In April 2005, Buono negotiated with the Port Coquitlam Fire Department to allow Anderson to work both jobs simultaneously. Anderson re-signed with the Lions in June, missing training camp but joining the team before the regular season started. Anderson served as a backup slotback and kicker. In late July, he played most of a game at slotback due to a hamstring injury to Geroy Simon. In August, he regained kickoff duties from O'Mahony. After O'Mahony missed three field goals in an October game against the Saskatchewan Roughriders, Anderson attempted a 48-yard field goal to tie the game with less than a minute left to play. The field goal was blocked, resulting in a loss. O'Mahony was later replaced by Mark McLoughlin with Anderson remaining the backup field goal kicker.

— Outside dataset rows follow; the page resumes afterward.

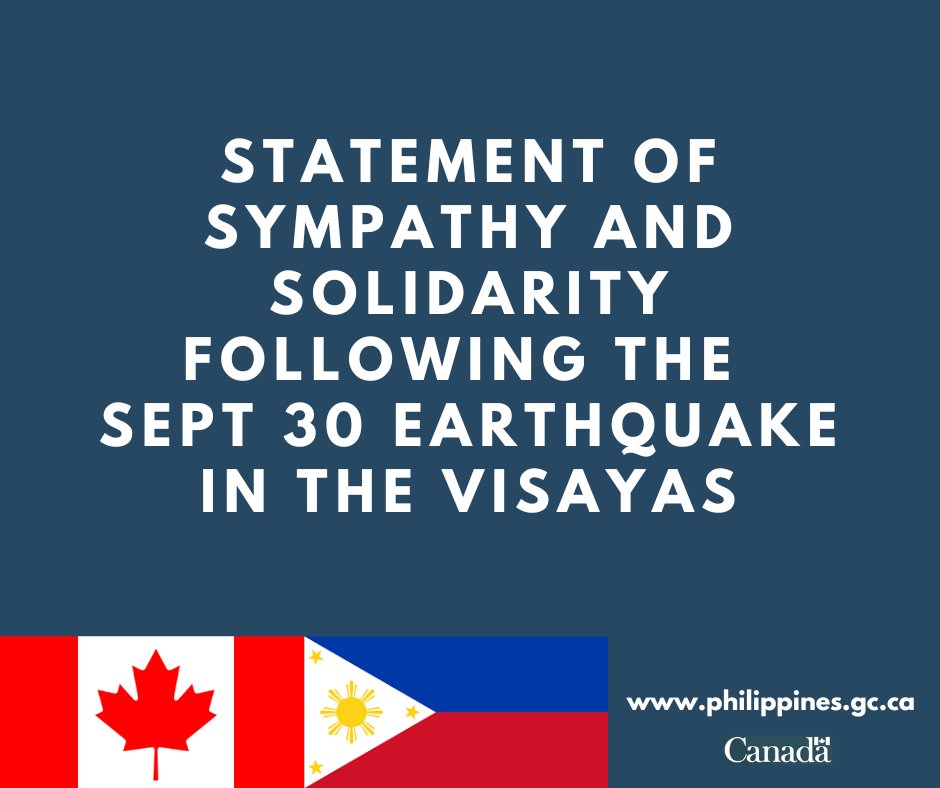 The Embassy of Canada extends its deepest sympathy to the residents of Cebu and other provinces in the Visayas affected by the magnitude 6.9 earthquake on September 30th. 
We mourn the loss of lives and we stand with those who are grieving, injured, or displaced. (1/2)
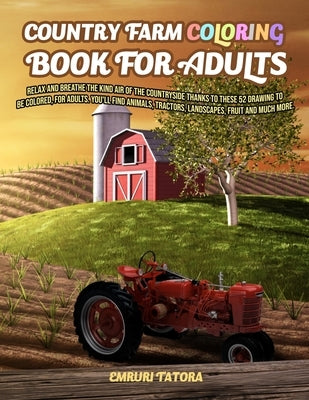 Country Farm Coloring Book For Adult: Relax and breathe the kind air of the countryside thanks to these 52 drawing to be colored, for adults. You'll f by Tatora, Emruri
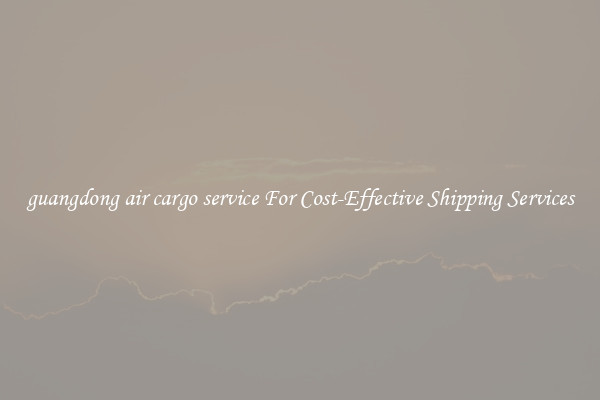 guangdong air cargo service For Cost-Effective Shipping Services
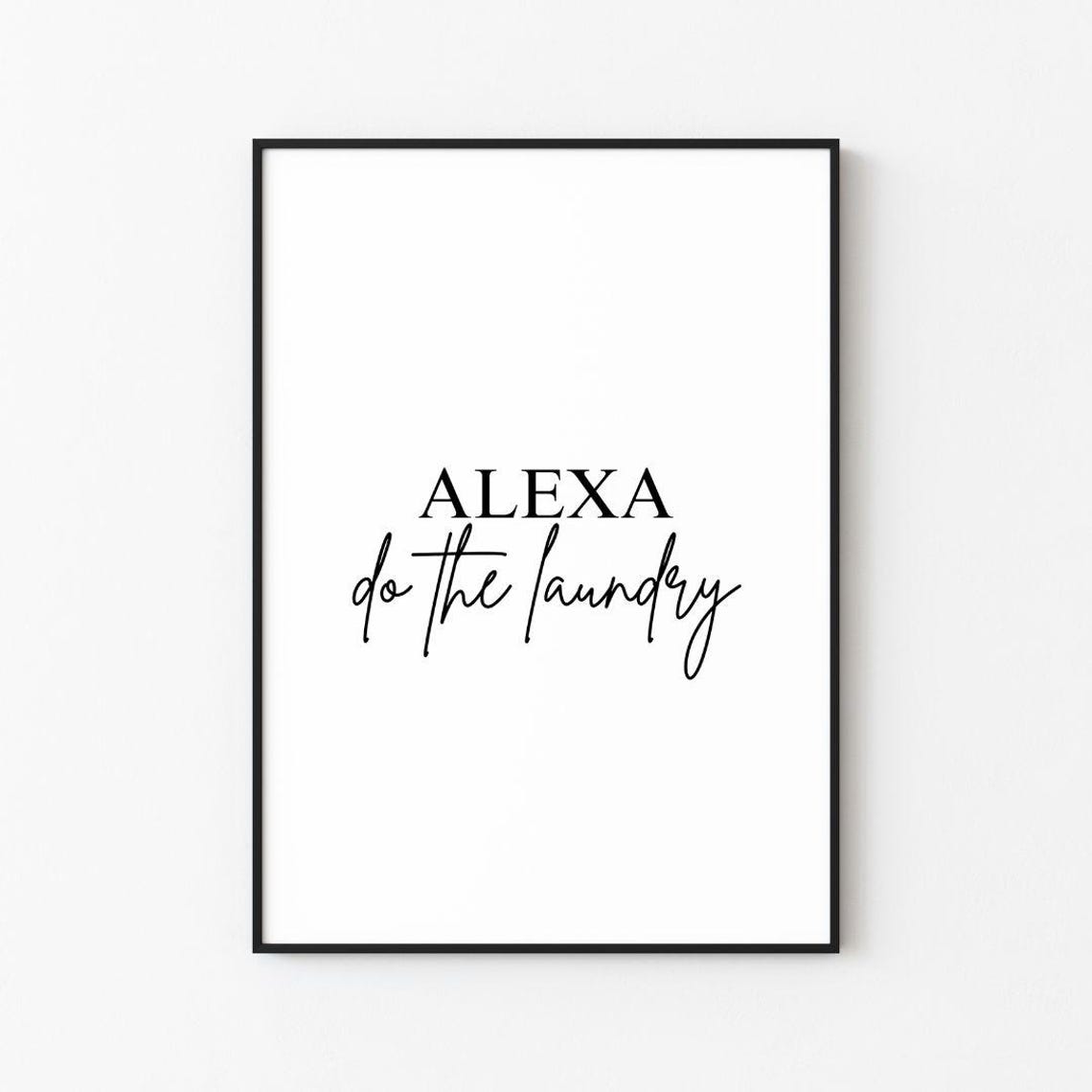 Alexa Do The Laundry Funny Laundry Room Script Typographic Poster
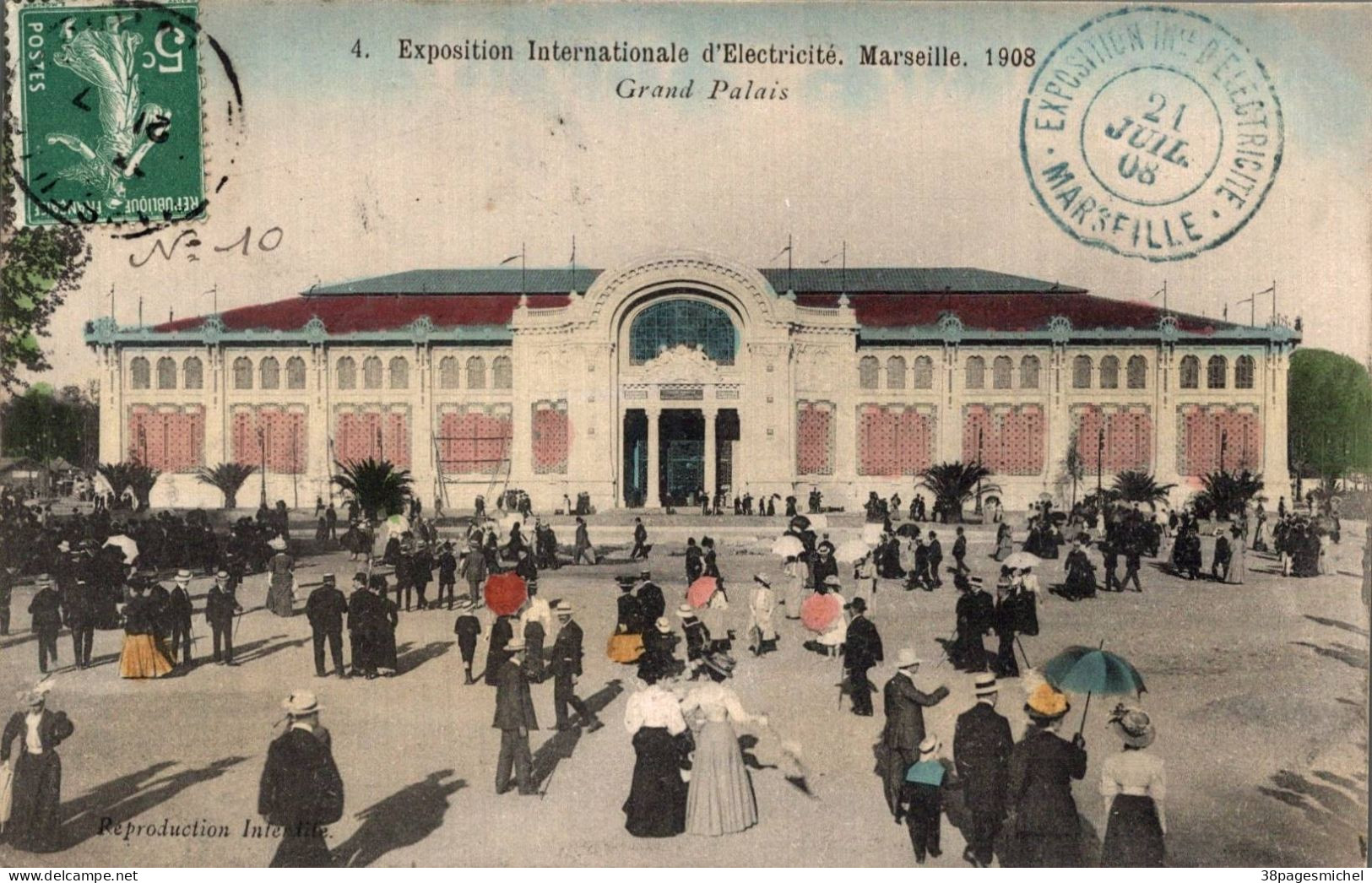 J0310 - Exposition Internationale D'Électricité - MARSEILLE - D13 - Grand Palais - Weltausstellung Elektrizität 1908 U.a.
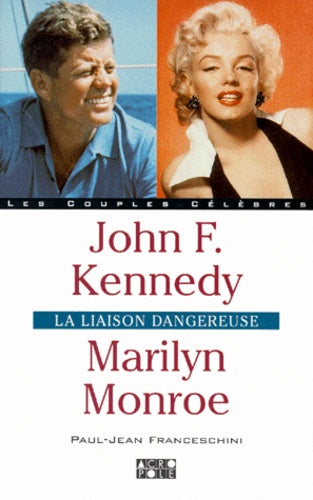 John Kennedy, Marilyn Monroe. La liaison dangereuse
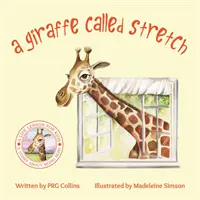 Una jirafa llamada Stretch - A Giraffe Called Stretch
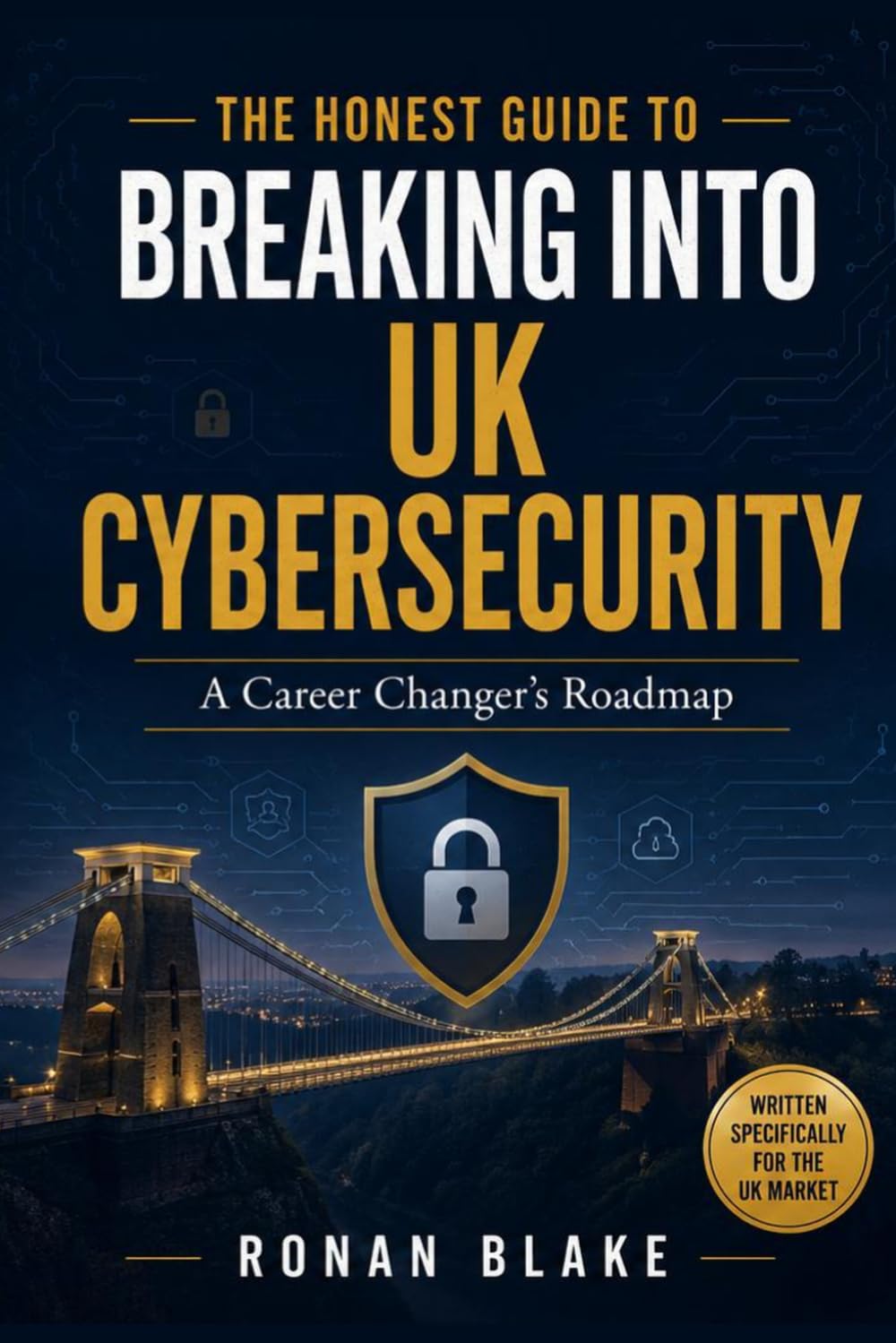 The Honest Guide to Breaking Into UK Cybersecurity: A Career Changer's Roadmap (The Honest Guide to a UK Cybersecurity Career (series))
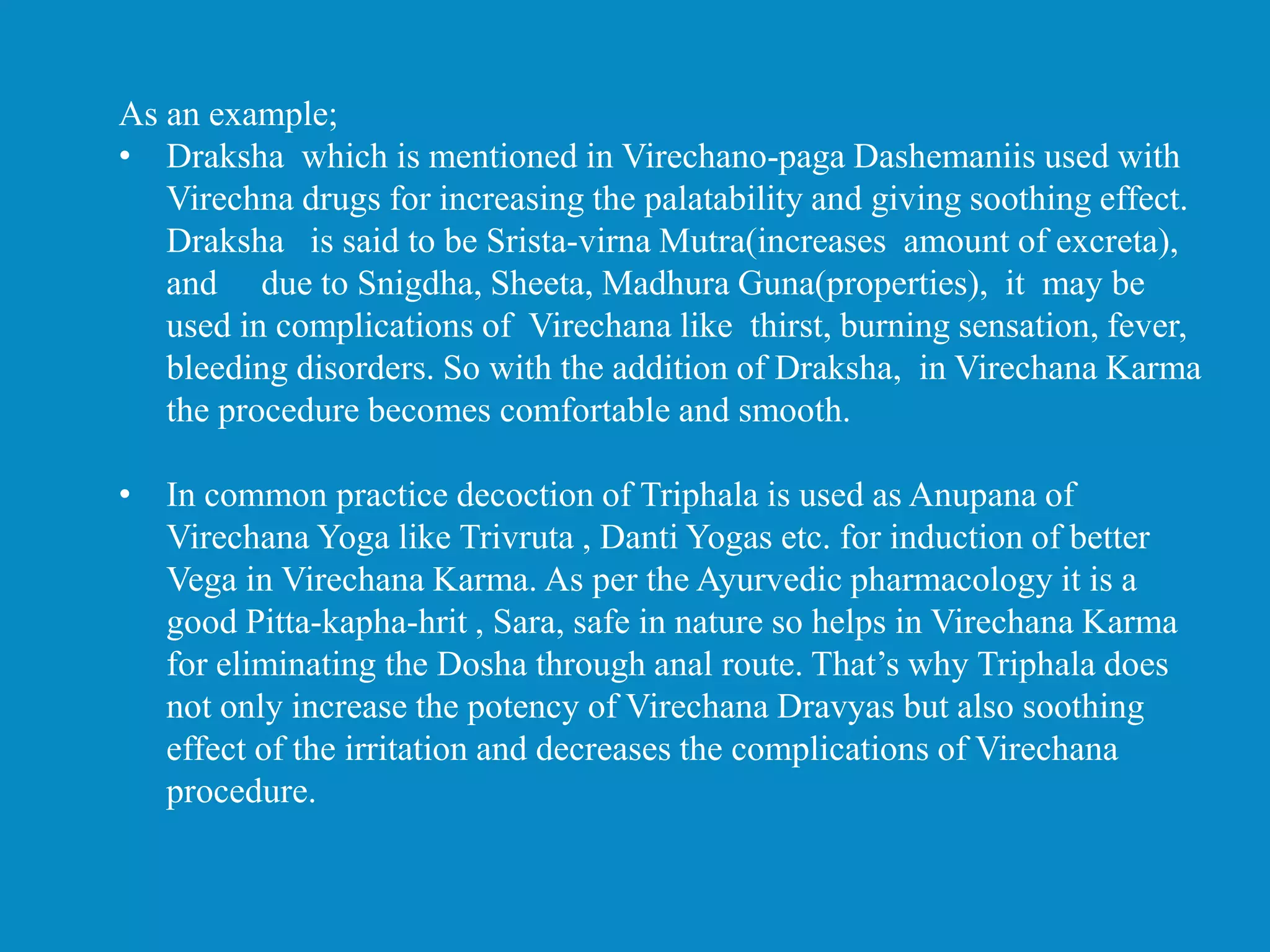 As an example;
• Draksha which is mentioned in Virechano-paga Dashemaniis used with
Virechna drugs for increasing the palatability and giving soothing effect.
Draksha is said to be Srista-virna Mutra(increases amount of excreta),
and due to Snigdha, Sheeta, Madhura Guna(properties), it may be
used in complications of Virechana like thirst, burning sensation, fever,
bleeding disorders. So with the addition of Draksha, in Virechana Karma
the procedure becomes comfortable and smooth.
• In common practice decoction of Triphala is used as Anupana of
Virechana Yoga like Trivruta , Danti Yogas etc. for induction of better
Vega in Virechana Karma. As per the Ayurvedic pharmacology it is a
good Pitta-kapha-hrit , Sara, safe in nature so helps in Virechana Karma
for eliminating the Dosha through anal route. That’s why Triphala does
not only increase the potency of Virechana Dravyas but also soothing
effect of the irritation and decreases the complications of Virechana
procedure.
 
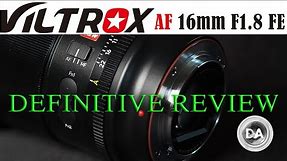 Viltrox AF 16mm F1.8 FE Definitive Review | Viltrox Levels Up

The Lions' kicker issues persisted into the postseason. In the final game of the regular season, Anderson injured his ribs on the opening kickoff and was replaced by McLoughlin, who later damaged his hamstring. Anderson healed in time to perform kickoffs in the West Final against the Eskimos, which the Lions lost 23–28.

=== 2006 season ===

Anderson "retired" prior to the beginning of training camp in 2006 as part of a deal between the Lions and the Port Coquitlam Fire Department. Anderson worked regular shifts as a firefighter throughout training camp before rejoining the team in early June, immediately before the start of the regular season.

=== Season statistics ===

Receiving; Kicking; Misc
Year: Team; GP; Rec; Yds; Avg; Long; TD; Kickoffs; Yds; Avg; Long; Singles; FG; Con; Tkls; FUM; FR
1997: BC; 13; 0; 0; 0.0; 0; 0; 52; 2,728; 52.5; 67; 0; 0; 0; 7; 0; 0
1998: BC; 13; 1; 12; 12.0; 12; 0; 13; 762; 58.6; 67; 0; 0; 0; 12; 0; 0
1999: BC; 18; 1; 9; 9.0; 9; 0; 73; 4,087; 56.0; 89; 2; 0; 0; 21; 0; 0
2000: BC; 7; 5; 49; 9.8; 13; 0; 13; 698; 53.7; 67; 0; 0; 0; 10; 0; 0
2001: BC; 15; 18; 189; 10.5; 16; 1; 27; 1,540; 57.0; 85; 1; 0; 0; 7; 1; 0
2002: BC; 18; 28; 409; 14.6; 33; 1; 9; 511; 56.8; 62; 1; 0; 0; 7; 1; 0
2003: BC; 18; 20; 237; 11.9; 36; 2; 0; 0; 0.0; 0; 0; 0; 0; 5; 0; 1
2004: BC; 5; 0; 0; 0.0; 0; 0; 0; 0; 0.0; 0; 0; 0; 0; 0; 0; 0
2005: BC; 18; 3; 25; 8.3; 11; 0; 57; 3,165; 55.5; 91; 1; 0; 0; 11; 1; 0
2006: BC; 18; 7; 75; 10.7; 15; 0; 71; 3,995; 56.3; 71; 0; 0; 0; 8; 1; 0
2007: BC; 18; 1; 14; 14.0; 14; 0; 82; 4,695; 57.3; 67; 0; 4; 2; 5; 0; 0
2008: BC; 15; 9; 118; 13.1; 28; 1; 30; 1,700; 56.7; 65; 0; 0; 0; 3; 1; 0
2009: BC; 5; 0; 0; 0.0; 0; 0; 0; 0; 0.0; 0; 0; 0; 0; 0; 0; 0
Total: 181; 93; 1,137; 12.2; 36; 5; 427; 23,881; 55.9; 91; 5; 4; 2; 96; 5; 1

== Personal life and career ==

Anderson has three daughters and a son with his wife, Jennifer. Anderson's father, Al Anderson, played American football at Western Washington University before declining a contract from the BC Lions in favour of becoming a high school teacher.

In 2003, while Anderson was playing for the Lions, he was trained as a firefighter with the expectation that he may lose his position on the team after that season. He accepted a job at the Port Coquitlam Fire Department in July 2004.